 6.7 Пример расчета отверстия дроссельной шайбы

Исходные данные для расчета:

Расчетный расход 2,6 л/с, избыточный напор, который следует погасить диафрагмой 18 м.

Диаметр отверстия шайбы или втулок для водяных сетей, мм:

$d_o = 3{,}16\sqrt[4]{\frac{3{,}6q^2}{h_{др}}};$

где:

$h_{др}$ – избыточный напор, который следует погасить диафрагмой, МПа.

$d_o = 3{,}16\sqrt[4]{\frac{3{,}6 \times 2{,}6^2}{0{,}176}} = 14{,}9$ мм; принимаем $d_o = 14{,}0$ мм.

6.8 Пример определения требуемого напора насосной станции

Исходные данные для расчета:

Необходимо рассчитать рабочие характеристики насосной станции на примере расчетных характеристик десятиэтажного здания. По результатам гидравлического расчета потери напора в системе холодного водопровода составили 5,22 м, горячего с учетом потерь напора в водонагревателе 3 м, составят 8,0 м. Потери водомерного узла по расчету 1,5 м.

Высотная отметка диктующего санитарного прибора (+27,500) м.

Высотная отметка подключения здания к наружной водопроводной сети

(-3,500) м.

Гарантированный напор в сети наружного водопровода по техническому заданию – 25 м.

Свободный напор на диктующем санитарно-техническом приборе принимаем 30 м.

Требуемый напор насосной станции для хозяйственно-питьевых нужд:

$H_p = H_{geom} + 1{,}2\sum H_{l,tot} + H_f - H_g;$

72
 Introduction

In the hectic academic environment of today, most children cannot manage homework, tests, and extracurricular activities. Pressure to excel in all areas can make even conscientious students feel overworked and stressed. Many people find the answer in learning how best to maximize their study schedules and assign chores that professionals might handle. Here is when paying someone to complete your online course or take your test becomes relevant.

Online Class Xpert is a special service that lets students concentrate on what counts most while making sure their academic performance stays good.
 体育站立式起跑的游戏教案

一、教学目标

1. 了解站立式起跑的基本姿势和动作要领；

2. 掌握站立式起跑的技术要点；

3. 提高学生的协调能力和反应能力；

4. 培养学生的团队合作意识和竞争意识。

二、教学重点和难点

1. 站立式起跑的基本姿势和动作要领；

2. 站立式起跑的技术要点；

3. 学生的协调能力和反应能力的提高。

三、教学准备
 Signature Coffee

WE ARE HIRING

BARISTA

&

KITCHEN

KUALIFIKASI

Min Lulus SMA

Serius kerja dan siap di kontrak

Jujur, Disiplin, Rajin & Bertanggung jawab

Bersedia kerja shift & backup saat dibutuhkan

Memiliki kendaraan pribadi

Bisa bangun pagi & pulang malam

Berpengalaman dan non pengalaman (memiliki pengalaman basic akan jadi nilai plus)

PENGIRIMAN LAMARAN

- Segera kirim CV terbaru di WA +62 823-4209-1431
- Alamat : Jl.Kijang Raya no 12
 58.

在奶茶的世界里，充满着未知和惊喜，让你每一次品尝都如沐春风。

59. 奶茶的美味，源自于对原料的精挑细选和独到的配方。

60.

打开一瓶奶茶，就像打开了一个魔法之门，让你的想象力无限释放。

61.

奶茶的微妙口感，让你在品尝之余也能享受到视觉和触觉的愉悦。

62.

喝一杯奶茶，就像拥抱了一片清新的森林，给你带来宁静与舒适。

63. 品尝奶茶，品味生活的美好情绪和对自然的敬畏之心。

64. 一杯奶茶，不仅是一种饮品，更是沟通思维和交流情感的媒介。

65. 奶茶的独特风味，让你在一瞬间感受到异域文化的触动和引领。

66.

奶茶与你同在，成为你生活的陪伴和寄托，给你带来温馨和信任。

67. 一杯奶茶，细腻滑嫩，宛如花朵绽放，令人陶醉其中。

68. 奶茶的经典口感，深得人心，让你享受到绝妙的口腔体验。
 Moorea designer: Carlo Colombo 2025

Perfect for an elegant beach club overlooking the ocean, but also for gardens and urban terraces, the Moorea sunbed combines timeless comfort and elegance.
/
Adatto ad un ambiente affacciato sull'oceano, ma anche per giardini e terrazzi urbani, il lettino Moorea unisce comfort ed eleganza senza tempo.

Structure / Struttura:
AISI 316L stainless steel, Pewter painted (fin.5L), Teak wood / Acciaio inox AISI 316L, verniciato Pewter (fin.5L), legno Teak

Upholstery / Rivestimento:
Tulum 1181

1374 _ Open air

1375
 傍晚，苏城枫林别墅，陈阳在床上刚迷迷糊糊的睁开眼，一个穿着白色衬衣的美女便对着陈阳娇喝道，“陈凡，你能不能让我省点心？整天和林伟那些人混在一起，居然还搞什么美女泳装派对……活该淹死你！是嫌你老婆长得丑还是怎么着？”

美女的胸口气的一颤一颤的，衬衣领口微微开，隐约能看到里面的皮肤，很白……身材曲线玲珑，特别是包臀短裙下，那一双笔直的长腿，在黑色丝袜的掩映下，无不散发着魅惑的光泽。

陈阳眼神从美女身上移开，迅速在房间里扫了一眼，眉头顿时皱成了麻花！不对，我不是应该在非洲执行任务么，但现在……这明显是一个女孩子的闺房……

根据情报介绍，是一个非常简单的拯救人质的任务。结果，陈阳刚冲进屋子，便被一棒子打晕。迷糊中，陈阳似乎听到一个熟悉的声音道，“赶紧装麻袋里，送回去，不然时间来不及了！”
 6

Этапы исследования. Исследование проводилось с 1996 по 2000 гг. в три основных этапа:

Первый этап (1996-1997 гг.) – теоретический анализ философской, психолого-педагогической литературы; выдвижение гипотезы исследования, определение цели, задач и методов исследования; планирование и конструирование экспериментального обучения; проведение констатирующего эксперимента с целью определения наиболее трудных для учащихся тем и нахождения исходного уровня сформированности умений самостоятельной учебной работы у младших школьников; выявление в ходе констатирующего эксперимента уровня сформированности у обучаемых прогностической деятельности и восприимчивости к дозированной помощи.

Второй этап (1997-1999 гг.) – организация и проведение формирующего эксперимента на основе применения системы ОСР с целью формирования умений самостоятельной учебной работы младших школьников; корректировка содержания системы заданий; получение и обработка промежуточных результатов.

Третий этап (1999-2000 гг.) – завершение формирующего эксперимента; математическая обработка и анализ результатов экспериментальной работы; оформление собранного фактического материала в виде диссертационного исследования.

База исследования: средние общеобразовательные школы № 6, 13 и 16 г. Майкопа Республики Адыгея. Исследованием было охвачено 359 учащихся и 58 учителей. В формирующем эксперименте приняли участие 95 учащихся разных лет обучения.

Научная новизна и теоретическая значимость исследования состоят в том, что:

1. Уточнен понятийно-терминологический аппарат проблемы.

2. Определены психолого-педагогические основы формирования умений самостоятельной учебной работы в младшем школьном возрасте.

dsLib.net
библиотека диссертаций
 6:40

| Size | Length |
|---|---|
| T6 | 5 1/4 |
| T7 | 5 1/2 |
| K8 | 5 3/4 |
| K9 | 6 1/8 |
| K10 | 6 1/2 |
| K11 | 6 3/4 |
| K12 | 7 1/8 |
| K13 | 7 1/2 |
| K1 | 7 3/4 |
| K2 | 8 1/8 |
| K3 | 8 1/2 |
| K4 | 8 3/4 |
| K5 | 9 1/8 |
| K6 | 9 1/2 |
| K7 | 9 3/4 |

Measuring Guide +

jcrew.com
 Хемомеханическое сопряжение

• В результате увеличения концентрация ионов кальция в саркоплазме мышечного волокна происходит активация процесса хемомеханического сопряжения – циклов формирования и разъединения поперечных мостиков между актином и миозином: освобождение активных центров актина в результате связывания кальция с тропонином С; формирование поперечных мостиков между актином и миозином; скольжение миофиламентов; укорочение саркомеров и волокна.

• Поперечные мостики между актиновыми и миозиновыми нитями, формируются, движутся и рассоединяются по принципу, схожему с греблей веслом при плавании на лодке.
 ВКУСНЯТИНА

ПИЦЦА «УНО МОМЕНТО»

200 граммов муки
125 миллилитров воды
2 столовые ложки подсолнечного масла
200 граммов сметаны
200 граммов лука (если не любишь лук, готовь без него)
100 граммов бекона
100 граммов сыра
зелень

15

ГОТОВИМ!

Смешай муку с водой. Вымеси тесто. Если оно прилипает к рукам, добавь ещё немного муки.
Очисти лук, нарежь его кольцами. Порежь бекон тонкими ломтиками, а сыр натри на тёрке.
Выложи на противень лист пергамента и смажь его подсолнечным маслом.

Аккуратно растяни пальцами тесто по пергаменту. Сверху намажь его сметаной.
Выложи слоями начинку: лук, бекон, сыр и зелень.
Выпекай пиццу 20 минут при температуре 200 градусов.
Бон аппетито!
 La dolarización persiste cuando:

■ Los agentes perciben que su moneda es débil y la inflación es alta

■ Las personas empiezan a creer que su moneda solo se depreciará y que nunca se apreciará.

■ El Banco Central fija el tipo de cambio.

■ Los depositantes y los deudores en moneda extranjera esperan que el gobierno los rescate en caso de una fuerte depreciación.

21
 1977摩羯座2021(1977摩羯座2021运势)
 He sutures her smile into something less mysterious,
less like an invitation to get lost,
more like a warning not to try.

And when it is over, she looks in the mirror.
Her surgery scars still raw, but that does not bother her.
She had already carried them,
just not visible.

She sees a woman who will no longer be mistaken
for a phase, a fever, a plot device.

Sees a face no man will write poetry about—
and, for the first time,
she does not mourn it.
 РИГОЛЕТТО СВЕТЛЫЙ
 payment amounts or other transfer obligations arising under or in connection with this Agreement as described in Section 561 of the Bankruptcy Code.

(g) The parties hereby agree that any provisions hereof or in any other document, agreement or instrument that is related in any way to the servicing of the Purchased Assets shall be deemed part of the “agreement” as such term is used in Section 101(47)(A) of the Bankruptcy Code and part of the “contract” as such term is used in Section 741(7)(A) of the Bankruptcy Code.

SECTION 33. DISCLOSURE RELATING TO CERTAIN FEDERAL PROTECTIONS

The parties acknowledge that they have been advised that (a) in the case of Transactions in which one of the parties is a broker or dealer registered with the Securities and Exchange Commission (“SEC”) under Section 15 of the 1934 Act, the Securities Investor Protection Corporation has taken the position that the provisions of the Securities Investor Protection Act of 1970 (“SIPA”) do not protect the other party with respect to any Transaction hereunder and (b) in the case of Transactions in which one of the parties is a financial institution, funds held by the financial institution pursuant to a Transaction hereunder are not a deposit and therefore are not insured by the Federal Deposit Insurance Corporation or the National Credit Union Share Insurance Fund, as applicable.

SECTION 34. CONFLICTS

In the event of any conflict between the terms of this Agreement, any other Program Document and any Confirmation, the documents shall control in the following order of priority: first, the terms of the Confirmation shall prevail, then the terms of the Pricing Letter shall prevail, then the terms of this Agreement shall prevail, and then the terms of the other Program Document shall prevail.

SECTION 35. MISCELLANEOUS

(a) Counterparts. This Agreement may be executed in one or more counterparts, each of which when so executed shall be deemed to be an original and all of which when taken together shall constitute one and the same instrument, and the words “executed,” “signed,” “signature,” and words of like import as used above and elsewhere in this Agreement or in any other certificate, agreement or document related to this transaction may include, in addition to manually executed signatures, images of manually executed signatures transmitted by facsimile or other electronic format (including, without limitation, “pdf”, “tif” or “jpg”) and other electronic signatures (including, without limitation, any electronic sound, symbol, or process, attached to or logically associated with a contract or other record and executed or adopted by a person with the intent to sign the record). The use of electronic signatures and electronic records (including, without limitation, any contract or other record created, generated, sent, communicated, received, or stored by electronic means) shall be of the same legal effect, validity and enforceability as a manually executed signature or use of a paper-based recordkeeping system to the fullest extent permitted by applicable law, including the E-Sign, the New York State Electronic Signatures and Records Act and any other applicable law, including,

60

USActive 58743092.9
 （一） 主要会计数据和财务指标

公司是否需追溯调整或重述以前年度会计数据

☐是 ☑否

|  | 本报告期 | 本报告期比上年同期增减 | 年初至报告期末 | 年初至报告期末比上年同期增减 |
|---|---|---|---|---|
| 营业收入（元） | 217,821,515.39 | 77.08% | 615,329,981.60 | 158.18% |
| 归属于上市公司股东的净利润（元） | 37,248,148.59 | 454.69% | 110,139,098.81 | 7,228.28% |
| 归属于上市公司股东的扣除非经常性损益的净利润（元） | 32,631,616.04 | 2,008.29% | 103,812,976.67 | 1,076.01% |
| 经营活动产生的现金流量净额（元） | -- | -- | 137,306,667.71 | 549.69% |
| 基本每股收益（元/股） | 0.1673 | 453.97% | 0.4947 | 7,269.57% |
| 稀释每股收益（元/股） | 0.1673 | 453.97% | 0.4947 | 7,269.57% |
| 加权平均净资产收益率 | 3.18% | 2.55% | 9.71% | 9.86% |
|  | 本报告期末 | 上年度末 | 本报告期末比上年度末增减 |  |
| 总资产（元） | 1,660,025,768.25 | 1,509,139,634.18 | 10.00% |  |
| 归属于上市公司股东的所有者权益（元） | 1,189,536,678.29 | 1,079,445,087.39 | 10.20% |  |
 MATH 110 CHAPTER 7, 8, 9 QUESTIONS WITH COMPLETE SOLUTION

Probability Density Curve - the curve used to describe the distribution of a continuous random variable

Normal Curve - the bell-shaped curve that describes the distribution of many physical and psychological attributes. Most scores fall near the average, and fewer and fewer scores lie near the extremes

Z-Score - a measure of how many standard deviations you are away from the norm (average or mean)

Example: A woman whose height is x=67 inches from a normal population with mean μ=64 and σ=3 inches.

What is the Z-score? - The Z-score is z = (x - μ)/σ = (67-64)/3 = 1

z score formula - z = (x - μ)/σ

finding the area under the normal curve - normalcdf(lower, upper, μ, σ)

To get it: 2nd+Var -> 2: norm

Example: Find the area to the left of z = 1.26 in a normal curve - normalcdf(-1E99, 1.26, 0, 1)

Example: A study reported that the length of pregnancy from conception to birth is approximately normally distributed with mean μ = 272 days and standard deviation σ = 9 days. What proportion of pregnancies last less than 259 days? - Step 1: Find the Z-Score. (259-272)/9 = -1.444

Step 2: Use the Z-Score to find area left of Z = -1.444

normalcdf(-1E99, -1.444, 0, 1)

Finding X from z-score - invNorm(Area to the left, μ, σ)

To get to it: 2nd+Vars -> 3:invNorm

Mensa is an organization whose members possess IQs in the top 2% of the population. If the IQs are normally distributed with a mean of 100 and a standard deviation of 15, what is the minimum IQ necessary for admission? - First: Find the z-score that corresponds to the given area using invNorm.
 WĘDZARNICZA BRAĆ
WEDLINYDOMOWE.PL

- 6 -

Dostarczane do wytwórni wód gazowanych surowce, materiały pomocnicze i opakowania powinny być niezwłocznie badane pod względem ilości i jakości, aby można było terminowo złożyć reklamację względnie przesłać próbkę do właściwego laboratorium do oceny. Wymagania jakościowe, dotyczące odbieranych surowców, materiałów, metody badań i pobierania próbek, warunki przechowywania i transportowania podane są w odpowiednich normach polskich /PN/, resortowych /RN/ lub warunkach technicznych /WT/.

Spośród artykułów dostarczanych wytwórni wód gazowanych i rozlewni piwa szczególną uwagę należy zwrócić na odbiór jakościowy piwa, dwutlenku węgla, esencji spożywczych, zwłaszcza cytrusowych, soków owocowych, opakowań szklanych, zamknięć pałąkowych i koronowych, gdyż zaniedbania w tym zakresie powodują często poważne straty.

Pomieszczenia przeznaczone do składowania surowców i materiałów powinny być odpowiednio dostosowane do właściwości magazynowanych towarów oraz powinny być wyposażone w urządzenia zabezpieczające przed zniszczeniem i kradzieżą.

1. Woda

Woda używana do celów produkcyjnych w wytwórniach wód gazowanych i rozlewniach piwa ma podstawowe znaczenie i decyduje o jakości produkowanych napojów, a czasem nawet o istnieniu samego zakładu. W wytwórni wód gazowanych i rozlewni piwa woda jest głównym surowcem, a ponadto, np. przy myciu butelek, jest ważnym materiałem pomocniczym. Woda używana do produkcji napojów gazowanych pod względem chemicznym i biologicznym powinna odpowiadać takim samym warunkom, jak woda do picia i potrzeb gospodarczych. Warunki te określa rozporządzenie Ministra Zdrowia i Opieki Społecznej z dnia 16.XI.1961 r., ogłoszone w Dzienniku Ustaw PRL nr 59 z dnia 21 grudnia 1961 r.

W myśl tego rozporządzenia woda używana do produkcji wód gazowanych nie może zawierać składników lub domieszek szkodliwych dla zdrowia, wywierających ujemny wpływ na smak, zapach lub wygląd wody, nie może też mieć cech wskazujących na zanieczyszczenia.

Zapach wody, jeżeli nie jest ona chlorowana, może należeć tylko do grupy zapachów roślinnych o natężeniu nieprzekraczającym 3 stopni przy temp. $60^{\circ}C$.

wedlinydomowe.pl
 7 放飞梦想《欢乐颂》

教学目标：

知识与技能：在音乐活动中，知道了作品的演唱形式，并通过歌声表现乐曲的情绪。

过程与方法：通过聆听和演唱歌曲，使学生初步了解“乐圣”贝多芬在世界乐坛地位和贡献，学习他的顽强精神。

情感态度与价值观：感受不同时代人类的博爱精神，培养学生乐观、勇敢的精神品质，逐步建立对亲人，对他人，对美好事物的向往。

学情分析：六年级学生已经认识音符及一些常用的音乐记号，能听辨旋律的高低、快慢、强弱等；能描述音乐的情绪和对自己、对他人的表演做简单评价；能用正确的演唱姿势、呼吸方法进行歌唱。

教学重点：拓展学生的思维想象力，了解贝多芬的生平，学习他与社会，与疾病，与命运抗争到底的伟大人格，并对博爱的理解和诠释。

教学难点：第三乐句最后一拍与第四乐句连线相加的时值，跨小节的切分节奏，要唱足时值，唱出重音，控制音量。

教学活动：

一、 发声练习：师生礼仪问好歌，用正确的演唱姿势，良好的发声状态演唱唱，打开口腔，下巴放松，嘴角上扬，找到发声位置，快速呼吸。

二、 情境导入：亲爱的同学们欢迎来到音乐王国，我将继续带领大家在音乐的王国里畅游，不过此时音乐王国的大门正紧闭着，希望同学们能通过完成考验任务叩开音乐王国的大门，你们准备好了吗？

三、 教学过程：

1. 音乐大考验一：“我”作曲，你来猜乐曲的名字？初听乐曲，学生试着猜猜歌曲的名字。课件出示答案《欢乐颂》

* [ACTIVITY]:
Only the lines from the beginning of the entries through the line bearing "Свободный напор на" should be returned, each exactly as written.

* [REPLY]:
 6.7 Пример расчета отверстия дроссельной шайбы

Исходные данные для расчета:

Расчетный расход 2,6 л/с, избыточный напор, который следует погасить диафрагмой 18 м.

Диаметр отверстия шайбы или втулок для водяных сетей, мм:

$d_o = 3{,}16\sqrt[4]{\frac{3{,}6q^2}{h_{др}}};$

где:

$h_{др}$ – избыточный напор, который следует погасить диафрагмой, МПа.

$d_o = 3{,}16\sqrt[4]{\frac{3{,}6 \times 2{,}6^2}{0{,}176}} = 14{,}9$ мм; принимаем $d_o = 14{,}0$ мм.

6.8 Пример определения требуемого напора насосной станции

Исходные данные для расчета:

Необходимо рассчитать рабочие характеристики насосной станции на примере расчетных характеристик десятиэтажного здания. По результатам гидравлического расчета потери напора в системе холодного водопровода составили 5,22 м, горячего с учетом потерь напора в водонагревателе 3 м, составят 8,0 м. Потери водомерного узла по расчету 1,5 м.

Высотная отметка диктующего санитарного прибора (+27,500) м.

Высотная отметка подключения здания к наружной водопроводной сети

(-3,500) м.

Гарантированный напор в сети наружного водопровода по техническому заданию – 25 м.

Свободный напор на диктующем санитарно-техническом приборе принимаем 30 м.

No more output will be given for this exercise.